What to do
1. In the Work-Energy theorem derivation, list every tagged expression that is a bare integral with no equals sign. Give each one with its tag number.
2. Write the next part of the Work-Energy theorem derivation, picking up after its last line.

In this answer I want to clarify the nature of the Work-Energy theorem. (The issue of the normal force exerted by the supporting surface has already been addressed in the answer by contributor Er Jio.)
To that end I will present a derivation of the Work-Energy theorem.
The starting point is Newton's second law:
$$ F = ma \tag{1} $$
The next step is to evaluate an integral: we integrate both sides of (1) with respect to the position coordinate, integrating from starting point $s_0$ to final point $s$
$$ \int_{s_0}^s F \ ds = \int_{s_0}^s ma \ ds \tag{2} $$
The work-energy theorem hinges on the fact that the two factors in the right hand side of (2), acceleration $a$ and position coordinate $s$, are not independent of each other; acceleration is the second derivative of position.
In preparation for developing the right hand side of (2) we need to do some mathematical operations.
In the steps starting with (5) the relations (3) and (4) will be used:
$$ v = \frac{ds}{dt} \ \Leftrightarrow \ ds = v \ dt \tag{3} $$
$$ a = \frac{dv}{dt} \ \Leftrightarrow \ dv = a \ dt \tag{4} $$
Going from (5) to (8):
First (3) is used to change the differential from $ds$ to $dt$, with corresponding change of limits. Next (4) is used - with change of limits - to arrive at (8).
$$ \int_{s_0}^s a \ ds \tag{5} $$
$$ \int_{t_0}^t a \ v \ dt \tag{6} $$
$$ \int_{t_0}^t v \ a \ dt \tag{7} $$
$$ \int_{v_0}^v v \ dv \tag{8} $$
The steps from (5) to (8) give the following mathematical relation:
$$ \int_{s_0}^s a \ ds = \tfrac{1}{2}v^2 - \tfrac{1}{2}v_0^2 \tag{9} $$
Notice especially:
The definitions (3) and (4), in combined form, are all that it takes to imply (9). The reason that (9) obtains is purely mathematical: in any situation where you have a quantity $s$, its first derivative, and its second derivative: the relation expressed by (9) obtains.
We use (9) to go from (2) to the work-energy theorem:
$$ \int_{s_0}^s F \ ds = \tfrac{1}{2}mv^2 - \tfrac{1}{2}mv_0^2 \tag{10} $$
We can think of the Work-Energy theorem as consisting of two components of different nature:
- The mathematical property expressed by (9)

Given information

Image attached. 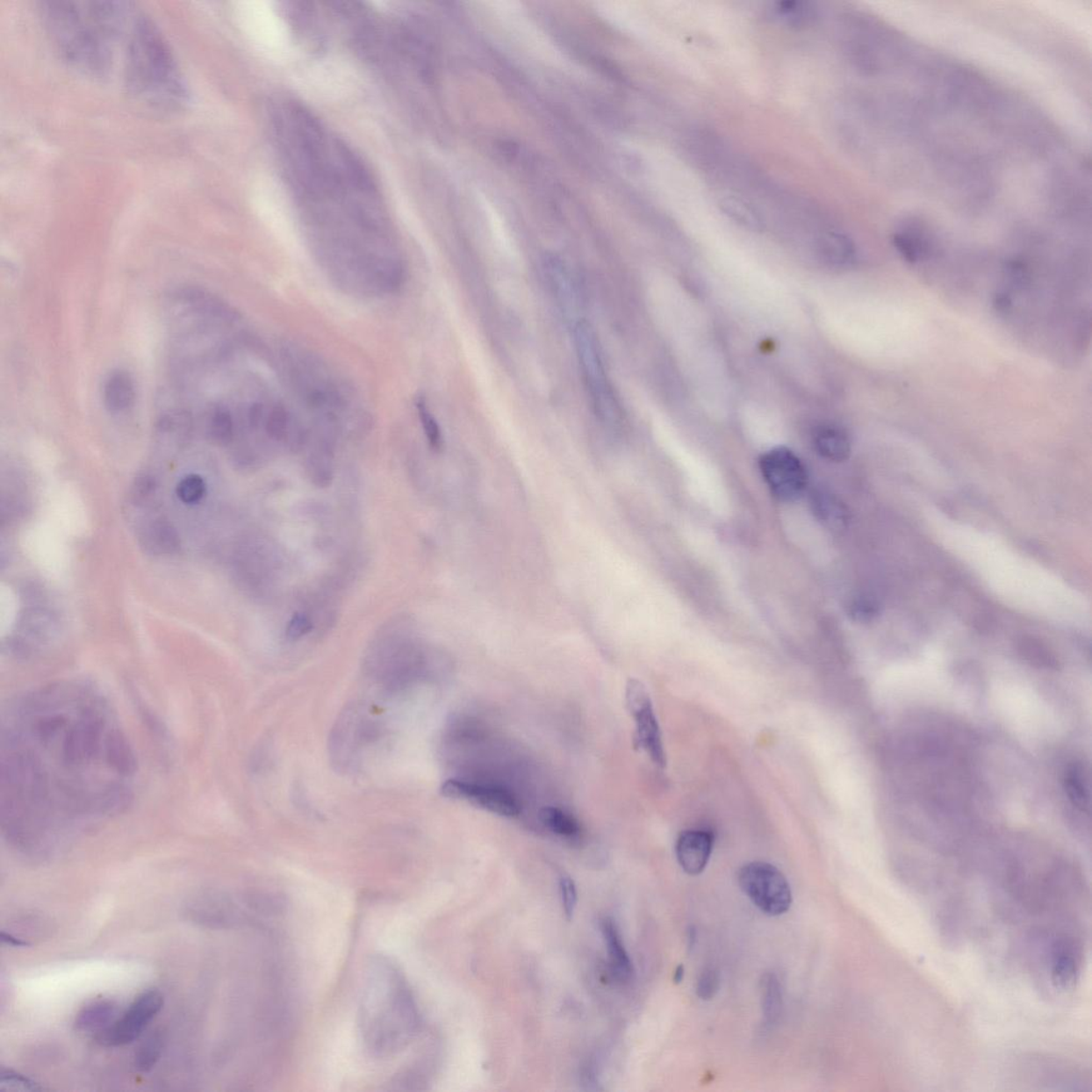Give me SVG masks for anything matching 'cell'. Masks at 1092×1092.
<instances>
[{
  "label": "cell",
  "instance_id": "6da1fadb",
  "mask_svg": "<svg viewBox=\"0 0 1092 1092\" xmlns=\"http://www.w3.org/2000/svg\"><path fill=\"white\" fill-rule=\"evenodd\" d=\"M135 757L99 694L54 685L29 694L3 729V825L25 848L54 845L126 806Z\"/></svg>",
  "mask_w": 1092,
  "mask_h": 1092
},
{
  "label": "cell",
  "instance_id": "7a4b0ae2",
  "mask_svg": "<svg viewBox=\"0 0 1092 1092\" xmlns=\"http://www.w3.org/2000/svg\"><path fill=\"white\" fill-rule=\"evenodd\" d=\"M320 264L360 295H385L404 266L384 202L360 158L332 133L292 154L284 167Z\"/></svg>",
  "mask_w": 1092,
  "mask_h": 1092
},
{
  "label": "cell",
  "instance_id": "3957f363",
  "mask_svg": "<svg viewBox=\"0 0 1092 1092\" xmlns=\"http://www.w3.org/2000/svg\"><path fill=\"white\" fill-rule=\"evenodd\" d=\"M40 17L54 48L84 76L111 73L118 43L131 27V4L119 2H43Z\"/></svg>",
  "mask_w": 1092,
  "mask_h": 1092
},
{
  "label": "cell",
  "instance_id": "277c9868",
  "mask_svg": "<svg viewBox=\"0 0 1092 1092\" xmlns=\"http://www.w3.org/2000/svg\"><path fill=\"white\" fill-rule=\"evenodd\" d=\"M420 1017L404 972L390 958L372 957L362 982L357 1027L364 1049L387 1059L408 1047L419 1034Z\"/></svg>",
  "mask_w": 1092,
  "mask_h": 1092
},
{
  "label": "cell",
  "instance_id": "5b68a950",
  "mask_svg": "<svg viewBox=\"0 0 1092 1092\" xmlns=\"http://www.w3.org/2000/svg\"><path fill=\"white\" fill-rule=\"evenodd\" d=\"M126 83L139 104L160 112L180 111L188 89L170 47L152 19L135 14L126 39Z\"/></svg>",
  "mask_w": 1092,
  "mask_h": 1092
},
{
  "label": "cell",
  "instance_id": "8992f818",
  "mask_svg": "<svg viewBox=\"0 0 1092 1092\" xmlns=\"http://www.w3.org/2000/svg\"><path fill=\"white\" fill-rule=\"evenodd\" d=\"M574 342L595 413L604 423H619L621 415L619 402L605 370L597 335L588 322L579 321L575 325Z\"/></svg>",
  "mask_w": 1092,
  "mask_h": 1092
},
{
  "label": "cell",
  "instance_id": "52a82bcc",
  "mask_svg": "<svg viewBox=\"0 0 1092 1092\" xmlns=\"http://www.w3.org/2000/svg\"><path fill=\"white\" fill-rule=\"evenodd\" d=\"M744 894L767 916H779L789 910L792 888L780 870L767 862H751L738 873Z\"/></svg>",
  "mask_w": 1092,
  "mask_h": 1092
},
{
  "label": "cell",
  "instance_id": "ba28073f",
  "mask_svg": "<svg viewBox=\"0 0 1092 1092\" xmlns=\"http://www.w3.org/2000/svg\"><path fill=\"white\" fill-rule=\"evenodd\" d=\"M625 702L636 726L633 739L635 749L647 753L659 768L666 767L667 758L662 732L654 712L652 699L642 681L637 679H629L625 688Z\"/></svg>",
  "mask_w": 1092,
  "mask_h": 1092
},
{
  "label": "cell",
  "instance_id": "9c48e42d",
  "mask_svg": "<svg viewBox=\"0 0 1092 1092\" xmlns=\"http://www.w3.org/2000/svg\"><path fill=\"white\" fill-rule=\"evenodd\" d=\"M759 470L774 498L794 501L808 485V471L799 456L789 449L774 448L761 456Z\"/></svg>",
  "mask_w": 1092,
  "mask_h": 1092
},
{
  "label": "cell",
  "instance_id": "30bf717a",
  "mask_svg": "<svg viewBox=\"0 0 1092 1092\" xmlns=\"http://www.w3.org/2000/svg\"><path fill=\"white\" fill-rule=\"evenodd\" d=\"M163 995L157 989H150L139 995L127 1010L97 1036L102 1045L123 1046L135 1041L142 1035L148 1024L155 1019L163 1007Z\"/></svg>",
  "mask_w": 1092,
  "mask_h": 1092
},
{
  "label": "cell",
  "instance_id": "8fae6325",
  "mask_svg": "<svg viewBox=\"0 0 1092 1092\" xmlns=\"http://www.w3.org/2000/svg\"><path fill=\"white\" fill-rule=\"evenodd\" d=\"M442 795L465 801L499 816L515 817L521 812L516 798L504 788L479 786L458 779H449L441 787Z\"/></svg>",
  "mask_w": 1092,
  "mask_h": 1092
},
{
  "label": "cell",
  "instance_id": "7c38bea8",
  "mask_svg": "<svg viewBox=\"0 0 1092 1092\" xmlns=\"http://www.w3.org/2000/svg\"><path fill=\"white\" fill-rule=\"evenodd\" d=\"M714 837L703 829H689L681 832L675 844L679 865L688 875L697 876L706 870L711 859Z\"/></svg>",
  "mask_w": 1092,
  "mask_h": 1092
},
{
  "label": "cell",
  "instance_id": "4fadbf2b",
  "mask_svg": "<svg viewBox=\"0 0 1092 1092\" xmlns=\"http://www.w3.org/2000/svg\"><path fill=\"white\" fill-rule=\"evenodd\" d=\"M1081 948L1074 939L1061 937L1052 945L1051 980L1056 989H1072L1079 980Z\"/></svg>",
  "mask_w": 1092,
  "mask_h": 1092
},
{
  "label": "cell",
  "instance_id": "5bb4252c",
  "mask_svg": "<svg viewBox=\"0 0 1092 1092\" xmlns=\"http://www.w3.org/2000/svg\"><path fill=\"white\" fill-rule=\"evenodd\" d=\"M135 384L126 371L112 372L104 386V404L111 413H124L135 404Z\"/></svg>",
  "mask_w": 1092,
  "mask_h": 1092
},
{
  "label": "cell",
  "instance_id": "9a60e30c",
  "mask_svg": "<svg viewBox=\"0 0 1092 1092\" xmlns=\"http://www.w3.org/2000/svg\"><path fill=\"white\" fill-rule=\"evenodd\" d=\"M718 206L729 219L737 223L746 230L759 232L764 228L761 213L748 198L738 193L728 191L718 197Z\"/></svg>",
  "mask_w": 1092,
  "mask_h": 1092
},
{
  "label": "cell",
  "instance_id": "2e32d148",
  "mask_svg": "<svg viewBox=\"0 0 1092 1092\" xmlns=\"http://www.w3.org/2000/svg\"><path fill=\"white\" fill-rule=\"evenodd\" d=\"M814 448L819 455L833 463H842L850 458L851 444L850 436L836 426H822L813 435Z\"/></svg>",
  "mask_w": 1092,
  "mask_h": 1092
},
{
  "label": "cell",
  "instance_id": "e0dca14e",
  "mask_svg": "<svg viewBox=\"0 0 1092 1092\" xmlns=\"http://www.w3.org/2000/svg\"><path fill=\"white\" fill-rule=\"evenodd\" d=\"M119 1007L111 1001L101 1000L83 1007L76 1017L78 1031L101 1034L119 1017Z\"/></svg>",
  "mask_w": 1092,
  "mask_h": 1092
},
{
  "label": "cell",
  "instance_id": "ac0fdd59",
  "mask_svg": "<svg viewBox=\"0 0 1092 1092\" xmlns=\"http://www.w3.org/2000/svg\"><path fill=\"white\" fill-rule=\"evenodd\" d=\"M893 243L898 252L907 262H921L930 255L931 243L923 228L910 226L896 232L893 236Z\"/></svg>",
  "mask_w": 1092,
  "mask_h": 1092
},
{
  "label": "cell",
  "instance_id": "d6986e66",
  "mask_svg": "<svg viewBox=\"0 0 1092 1092\" xmlns=\"http://www.w3.org/2000/svg\"><path fill=\"white\" fill-rule=\"evenodd\" d=\"M605 943H607L610 962L620 979L628 980L633 974L632 961L622 943L617 926L608 917L600 923Z\"/></svg>",
  "mask_w": 1092,
  "mask_h": 1092
},
{
  "label": "cell",
  "instance_id": "ffe728a7",
  "mask_svg": "<svg viewBox=\"0 0 1092 1092\" xmlns=\"http://www.w3.org/2000/svg\"><path fill=\"white\" fill-rule=\"evenodd\" d=\"M207 431L217 444H230L235 438L236 423L230 406L213 405L207 415Z\"/></svg>",
  "mask_w": 1092,
  "mask_h": 1092
},
{
  "label": "cell",
  "instance_id": "44dd1931",
  "mask_svg": "<svg viewBox=\"0 0 1092 1092\" xmlns=\"http://www.w3.org/2000/svg\"><path fill=\"white\" fill-rule=\"evenodd\" d=\"M812 505L817 518L832 528H841L847 521L845 507L831 494L826 492L814 494Z\"/></svg>",
  "mask_w": 1092,
  "mask_h": 1092
},
{
  "label": "cell",
  "instance_id": "7402d4cb",
  "mask_svg": "<svg viewBox=\"0 0 1092 1092\" xmlns=\"http://www.w3.org/2000/svg\"><path fill=\"white\" fill-rule=\"evenodd\" d=\"M146 545L158 554H173L180 548V538L175 528L166 522H155L146 529Z\"/></svg>",
  "mask_w": 1092,
  "mask_h": 1092
},
{
  "label": "cell",
  "instance_id": "603a6c76",
  "mask_svg": "<svg viewBox=\"0 0 1092 1092\" xmlns=\"http://www.w3.org/2000/svg\"><path fill=\"white\" fill-rule=\"evenodd\" d=\"M773 16L779 21L789 25V26H803L811 23L815 18V9L810 4L804 2H780L774 4L772 9Z\"/></svg>",
  "mask_w": 1092,
  "mask_h": 1092
},
{
  "label": "cell",
  "instance_id": "cb8c5ba5",
  "mask_svg": "<svg viewBox=\"0 0 1092 1092\" xmlns=\"http://www.w3.org/2000/svg\"><path fill=\"white\" fill-rule=\"evenodd\" d=\"M761 985L763 1015L765 1017L767 1024H772L781 1015L783 1005L782 988L780 981L774 974L764 976Z\"/></svg>",
  "mask_w": 1092,
  "mask_h": 1092
},
{
  "label": "cell",
  "instance_id": "d4e9b609",
  "mask_svg": "<svg viewBox=\"0 0 1092 1092\" xmlns=\"http://www.w3.org/2000/svg\"><path fill=\"white\" fill-rule=\"evenodd\" d=\"M1065 788L1067 795L1074 806L1080 808L1081 810H1088L1089 808V781L1088 774L1085 772V768L1081 765H1075L1070 769L1066 774Z\"/></svg>",
  "mask_w": 1092,
  "mask_h": 1092
},
{
  "label": "cell",
  "instance_id": "484cf974",
  "mask_svg": "<svg viewBox=\"0 0 1092 1092\" xmlns=\"http://www.w3.org/2000/svg\"><path fill=\"white\" fill-rule=\"evenodd\" d=\"M545 269L550 280L554 292L557 295L558 299L564 305V309L572 305L573 301V285L571 283L570 276L565 269L562 262L556 257L549 258L545 262Z\"/></svg>",
  "mask_w": 1092,
  "mask_h": 1092
},
{
  "label": "cell",
  "instance_id": "4316f807",
  "mask_svg": "<svg viewBox=\"0 0 1092 1092\" xmlns=\"http://www.w3.org/2000/svg\"><path fill=\"white\" fill-rule=\"evenodd\" d=\"M539 818L541 823L549 830L556 833V835L570 837L578 836L579 833V825L577 819L558 808H543L540 811Z\"/></svg>",
  "mask_w": 1092,
  "mask_h": 1092
},
{
  "label": "cell",
  "instance_id": "83f0119b",
  "mask_svg": "<svg viewBox=\"0 0 1092 1092\" xmlns=\"http://www.w3.org/2000/svg\"><path fill=\"white\" fill-rule=\"evenodd\" d=\"M819 248L828 260L835 262H846L853 255V245L850 238L838 232H827L819 240Z\"/></svg>",
  "mask_w": 1092,
  "mask_h": 1092
},
{
  "label": "cell",
  "instance_id": "f1b7e54d",
  "mask_svg": "<svg viewBox=\"0 0 1092 1092\" xmlns=\"http://www.w3.org/2000/svg\"><path fill=\"white\" fill-rule=\"evenodd\" d=\"M163 1047V1039L161 1034L156 1032L155 1035L148 1037L139 1047L136 1054V1068L140 1072H150L160 1060Z\"/></svg>",
  "mask_w": 1092,
  "mask_h": 1092
},
{
  "label": "cell",
  "instance_id": "f546056e",
  "mask_svg": "<svg viewBox=\"0 0 1092 1092\" xmlns=\"http://www.w3.org/2000/svg\"><path fill=\"white\" fill-rule=\"evenodd\" d=\"M416 408H418L420 423L423 426L430 448L435 451H440L443 448V435H442L438 421H436L434 414L431 413L425 399H420L416 401Z\"/></svg>",
  "mask_w": 1092,
  "mask_h": 1092
},
{
  "label": "cell",
  "instance_id": "4dcf8cb0",
  "mask_svg": "<svg viewBox=\"0 0 1092 1092\" xmlns=\"http://www.w3.org/2000/svg\"><path fill=\"white\" fill-rule=\"evenodd\" d=\"M178 499L185 504H197L206 493V484L201 476L191 474L183 478L177 485Z\"/></svg>",
  "mask_w": 1092,
  "mask_h": 1092
},
{
  "label": "cell",
  "instance_id": "1f68e13d",
  "mask_svg": "<svg viewBox=\"0 0 1092 1092\" xmlns=\"http://www.w3.org/2000/svg\"><path fill=\"white\" fill-rule=\"evenodd\" d=\"M0 1089L14 1091L42 1090L36 1081L12 1070L2 1071V1074H0Z\"/></svg>",
  "mask_w": 1092,
  "mask_h": 1092
},
{
  "label": "cell",
  "instance_id": "d6a6232c",
  "mask_svg": "<svg viewBox=\"0 0 1092 1092\" xmlns=\"http://www.w3.org/2000/svg\"><path fill=\"white\" fill-rule=\"evenodd\" d=\"M560 895H562L563 907L565 917L572 920L575 909L578 906V890L572 878L563 876L559 882Z\"/></svg>",
  "mask_w": 1092,
  "mask_h": 1092
},
{
  "label": "cell",
  "instance_id": "836d02e7",
  "mask_svg": "<svg viewBox=\"0 0 1092 1092\" xmlns=\"http://www.w3.org/2000/svg\"><path fill=\"white\" fill-rule=\"evenodd\" d=\"M721 986V979L716 970L707 969L700 975L697 982V995L703 1001L712 1000L717 995Z\"/></svg>",
  "mask_w": 1092,
  "mask_h": 1092
},
{
  "label": "cell",
  "instance_id": "e575fe53",
  "mask_svg": "<svg viewBox=\"0 0 1092 1092\" xmlns=\"http://www.w3.org/2000/svg\"><path fill=\"white\" fill-rule=\"evenodd\" d=\"M313 629H314V625H313L309 615L297 613L292 615L289 624H287L286 638L290 640L300 639L311 633Z\"/></svg>",
  "mask_w": 1092,
  "mask_h": 1092
},
{
  "label": "cell",
  "instance_id": "d590c367",
  "mask_svg": "<svg viewBox=\"0 0 1092 1092\" xmlns=\"http://www.w3.org/2000/svg\"><path fill=\"white\" fill-rule=\"evenodd\" d=\"M876 614L877 608L875 605L867 600H856L851 607V614L857 621H870L873 617H875Z\"/></svg>",
  "mask_w": 1092,
  "mask_h": 1092
},
{
  "label": "cell",
  "instance_id": "8d00e7d4",
  "mask_svg": "<svg viewBox=\"0 0 1092 1092\" xmlns=\"http://www.w3.org/2000/svg\"><path fill=\"white\" fill-rule=\"evenodd\" d=\"M154 489H155V481L150 476H140L133 485V498L137 500L145 499L154 492Z\"/></svg>",
  "mask_w": 1092,
  "mask_h": 1092
},
{
  "label": "cell",
  "instance_id": "74e56055",
  "mask_svg": "<svg viewBox=\"0 0 1092 1092\" xmlns=\"http://www.w3.org/2000/svg\"><path fill=\"white\" fill-rule=\"evenodd\" d=\"M2 941L4 943H7L8 945H11L14 947H26L29 945V943L27 941L19 939V938L14 937L13 935H11V933H7L4 931L2 932Z\"/></svg>",
  "mask_w": 1092,
  "mask_h": 1092
},
{
  "label": "cell",
  "instance_id": "f35d334b",
  "mask_svg": "<svg viewBox=\"0 0 1092 1092\" xmlns=\"http://www.w3.org/2000/svg\"><path fill=\"white\" fill-rule=\"evenodd\" d=\"M683 977H684V967L683 966H678L677 971H675L674 973L675 984H679V982L683 981Z\"/></svg>",
  "mask_w": 1092,
  "mask_h": 1092
}]
</instances>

Final results
1.
(5) $\int_{s_0}^s a \ ds$
(6) $\int_{t_0}^t a \ v \ dt$
(7) $\int_{t_0}^t v \ a \ dt$
(8) $\int_{v_0}^v v \ dv$

2.
- Newton's second law: $F=ma$
That is, the Work-Energy theorem consists of mathematical content and physics content, and the physics content is the relation $F=ma$
The left hand side of (10) is the definition of work done. As we know: change of potential energy is defined as the negative of work done.
$$ \Delta E_p = - \int_{s_0}^s F \ ds $$
The Work-Energy theorem, (10), is a statement in terms of integrals. We have that integration is inherently an evaluation from a starting point to an end point. That is, an integral gives a difference between a starting point and an end point. Therefore, if we shift the notation to $E_k$ and $E_p$ (kinetic energy and potential energy), we must do so in terms of a $\Delta$ of energy
$$ \Delta (-E_p) = \Delta E_k \tag{11} $$
It follows from (11) that as a system goes through dynamic change the amount of change of kinetic energy will always match the amount of change of potential energy.
$$ \Delta E_k + \Delta E_p = 0 \tag{12} $$
(12) is of course a statement of conservation; (12) implies conservation of the sum of kinetic energy and potential energy.
$$ E_k + E_p = C \tag{13} $$
We recognize the well known principle of conservation of Energy as a generalization of (12). In order for the principle of conservation of energy to hold good: all forms of potential energy must share this property.